**TEXT SECTION**
◇ ◇ ◇
And I can’t forget Daniel Martinez, the international jewel thief and fence who was resuscitated five years after parting ways with the TURKEY CLUB personnel out on Long Island, with whom I had lost confidence, as we know. Daniel was now flying periodically from Miami to New York, meeting with the target in a counterintelligence Group II. (Not a False Flag sting, but just as interesting. However, I can’t discuss any of those details, at least not until twenty-five or so years have passed and they are declassified.)
So, yes, a lot was going on in 2010 and 2011. I didn’t feel that I was riding into the sunset on some broken-down burro. (Many agents—a lot of people in all walks of life—do feel that way, I have observed.) I was truly immersed in UC, but overshadowing all of this undercover chicanery were the pages of the calendar, which were flying by in my imagination, as in an old black-and-white film’s time-transition sequence. Soon just one would remain: April 30, 2011. Some in the Bu theorize that the mandatory retirement rule reflects a justifiable belief that the special agent’s profession, which necessarily entails jumping across rooftops and fast-roping from helicopters on a daily basis, is ill-suited to sexagenarians. The professional BuCynic that I had become suspected otherwise. Sure, a measure of valuable experience would be lost in the transition, but Uncle Sam can employ two brand-new agents for the price of one old agent. The bottom line rules.
◇ ◇ ◇
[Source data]
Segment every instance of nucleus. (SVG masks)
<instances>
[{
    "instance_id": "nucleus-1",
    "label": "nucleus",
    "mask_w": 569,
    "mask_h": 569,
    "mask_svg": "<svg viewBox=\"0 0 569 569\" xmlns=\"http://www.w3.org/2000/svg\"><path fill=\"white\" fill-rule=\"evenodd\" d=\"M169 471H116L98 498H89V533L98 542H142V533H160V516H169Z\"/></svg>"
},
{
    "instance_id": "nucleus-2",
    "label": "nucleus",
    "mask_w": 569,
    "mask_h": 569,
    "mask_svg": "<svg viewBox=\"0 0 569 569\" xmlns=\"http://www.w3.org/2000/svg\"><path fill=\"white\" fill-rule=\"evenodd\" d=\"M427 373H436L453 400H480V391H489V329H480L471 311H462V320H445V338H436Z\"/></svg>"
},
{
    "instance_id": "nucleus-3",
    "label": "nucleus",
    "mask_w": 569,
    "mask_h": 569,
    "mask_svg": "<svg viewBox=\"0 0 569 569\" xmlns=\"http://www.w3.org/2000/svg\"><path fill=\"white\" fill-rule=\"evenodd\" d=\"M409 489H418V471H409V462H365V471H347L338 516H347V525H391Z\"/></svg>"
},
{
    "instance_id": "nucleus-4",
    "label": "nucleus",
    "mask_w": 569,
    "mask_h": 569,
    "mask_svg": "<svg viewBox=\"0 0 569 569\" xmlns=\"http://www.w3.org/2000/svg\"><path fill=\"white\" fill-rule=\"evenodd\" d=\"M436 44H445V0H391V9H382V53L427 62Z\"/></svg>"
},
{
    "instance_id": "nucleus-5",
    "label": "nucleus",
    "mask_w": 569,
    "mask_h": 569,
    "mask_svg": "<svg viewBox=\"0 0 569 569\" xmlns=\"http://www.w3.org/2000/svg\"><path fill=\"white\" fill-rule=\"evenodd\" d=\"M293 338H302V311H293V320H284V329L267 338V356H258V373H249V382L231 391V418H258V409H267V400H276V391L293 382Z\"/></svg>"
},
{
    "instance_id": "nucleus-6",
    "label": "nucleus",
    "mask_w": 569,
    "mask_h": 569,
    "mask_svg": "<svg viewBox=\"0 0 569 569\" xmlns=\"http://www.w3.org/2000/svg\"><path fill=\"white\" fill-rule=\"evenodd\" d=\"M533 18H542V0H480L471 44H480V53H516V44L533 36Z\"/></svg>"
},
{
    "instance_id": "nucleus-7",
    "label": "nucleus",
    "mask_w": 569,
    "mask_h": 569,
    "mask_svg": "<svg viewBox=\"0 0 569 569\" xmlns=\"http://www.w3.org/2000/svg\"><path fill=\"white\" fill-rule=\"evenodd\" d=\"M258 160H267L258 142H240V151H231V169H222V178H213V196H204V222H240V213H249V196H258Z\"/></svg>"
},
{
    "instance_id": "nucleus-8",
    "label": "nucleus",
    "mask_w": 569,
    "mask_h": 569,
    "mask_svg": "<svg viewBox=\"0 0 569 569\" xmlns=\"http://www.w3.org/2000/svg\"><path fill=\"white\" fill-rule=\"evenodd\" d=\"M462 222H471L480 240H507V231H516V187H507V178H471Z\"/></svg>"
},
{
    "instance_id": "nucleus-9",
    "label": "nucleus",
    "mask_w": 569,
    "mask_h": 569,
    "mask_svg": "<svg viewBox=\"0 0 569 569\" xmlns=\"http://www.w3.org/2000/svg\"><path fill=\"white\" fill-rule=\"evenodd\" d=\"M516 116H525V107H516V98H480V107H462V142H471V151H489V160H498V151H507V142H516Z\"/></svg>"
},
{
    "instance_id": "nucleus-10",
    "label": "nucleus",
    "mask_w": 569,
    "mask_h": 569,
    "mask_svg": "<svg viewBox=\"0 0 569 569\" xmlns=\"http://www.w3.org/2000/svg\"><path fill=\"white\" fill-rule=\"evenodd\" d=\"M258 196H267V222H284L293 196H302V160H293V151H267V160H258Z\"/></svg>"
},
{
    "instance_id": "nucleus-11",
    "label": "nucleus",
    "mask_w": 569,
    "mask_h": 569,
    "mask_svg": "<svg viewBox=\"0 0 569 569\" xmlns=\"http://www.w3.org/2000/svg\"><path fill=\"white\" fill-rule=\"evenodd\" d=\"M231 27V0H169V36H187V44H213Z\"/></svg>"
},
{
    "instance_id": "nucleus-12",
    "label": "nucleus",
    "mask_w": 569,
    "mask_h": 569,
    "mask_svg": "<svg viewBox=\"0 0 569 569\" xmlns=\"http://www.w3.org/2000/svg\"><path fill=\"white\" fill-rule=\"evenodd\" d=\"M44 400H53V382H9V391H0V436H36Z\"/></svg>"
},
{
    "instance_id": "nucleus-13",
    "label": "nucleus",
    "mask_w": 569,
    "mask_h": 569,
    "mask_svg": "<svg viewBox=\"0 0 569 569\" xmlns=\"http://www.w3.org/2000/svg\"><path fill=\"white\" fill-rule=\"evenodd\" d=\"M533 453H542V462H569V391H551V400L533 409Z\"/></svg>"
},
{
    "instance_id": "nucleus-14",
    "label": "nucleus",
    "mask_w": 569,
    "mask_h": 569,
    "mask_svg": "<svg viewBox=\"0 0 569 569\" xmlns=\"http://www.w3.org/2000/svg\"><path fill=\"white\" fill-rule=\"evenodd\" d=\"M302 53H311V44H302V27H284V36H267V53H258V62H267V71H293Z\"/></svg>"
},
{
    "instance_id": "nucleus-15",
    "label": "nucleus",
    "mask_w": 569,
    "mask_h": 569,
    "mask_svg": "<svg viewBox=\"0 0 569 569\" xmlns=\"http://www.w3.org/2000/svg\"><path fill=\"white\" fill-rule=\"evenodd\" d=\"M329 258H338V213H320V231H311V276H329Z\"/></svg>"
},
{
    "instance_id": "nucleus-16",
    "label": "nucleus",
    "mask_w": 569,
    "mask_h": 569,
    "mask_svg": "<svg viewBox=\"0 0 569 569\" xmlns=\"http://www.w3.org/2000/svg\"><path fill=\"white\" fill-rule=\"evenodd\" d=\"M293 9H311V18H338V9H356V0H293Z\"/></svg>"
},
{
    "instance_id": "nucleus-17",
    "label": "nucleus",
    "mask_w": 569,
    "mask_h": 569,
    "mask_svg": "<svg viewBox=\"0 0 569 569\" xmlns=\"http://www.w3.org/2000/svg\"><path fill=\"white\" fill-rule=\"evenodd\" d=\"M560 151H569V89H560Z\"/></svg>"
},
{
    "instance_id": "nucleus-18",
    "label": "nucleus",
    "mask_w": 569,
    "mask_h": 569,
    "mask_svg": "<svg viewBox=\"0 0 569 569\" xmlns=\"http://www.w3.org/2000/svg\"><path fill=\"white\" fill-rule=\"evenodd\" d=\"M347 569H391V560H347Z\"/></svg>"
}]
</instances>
◇ ◇ ◇
**WORK INSTRUCTIONS**
Please carry on with the memoir passage about an undercover agent's approaching mandatory retirement, picking up right after its last sentence.

**OUTPUT OF THE TASK**
Anyway, I had a plan: make myself too irreplaceable to jettison summarily on some arbitrarily designated retirement day. On April 29 I was a valued UC agent, but on April 30 I was over the hill? It was ridiculous. My five ongoing ops were too valuable to close down. They needed me. No one else could do these jobs! I therefore had applied for a one-year extension, which would require the signature of Himself: Robert Mueller, Director of the FBI. And of course before the application can hit the big man’s desk it has to run the gauntlet of the entire chain of command in the New York office, including the Assistant Director, before being shipped to JEH, where it would travel from floor to floor, garnering initials, before finally arriving on the seventh floor, the executive suite. My bimonthly calls to Marie, the kindly retirement coordinator in HR at JEH—whose inbox my request currently occupied—yielded progress reports without any real intel as to what might be the final outcome. In early April—less than a month to go!—still no news. Should I be looking for a job?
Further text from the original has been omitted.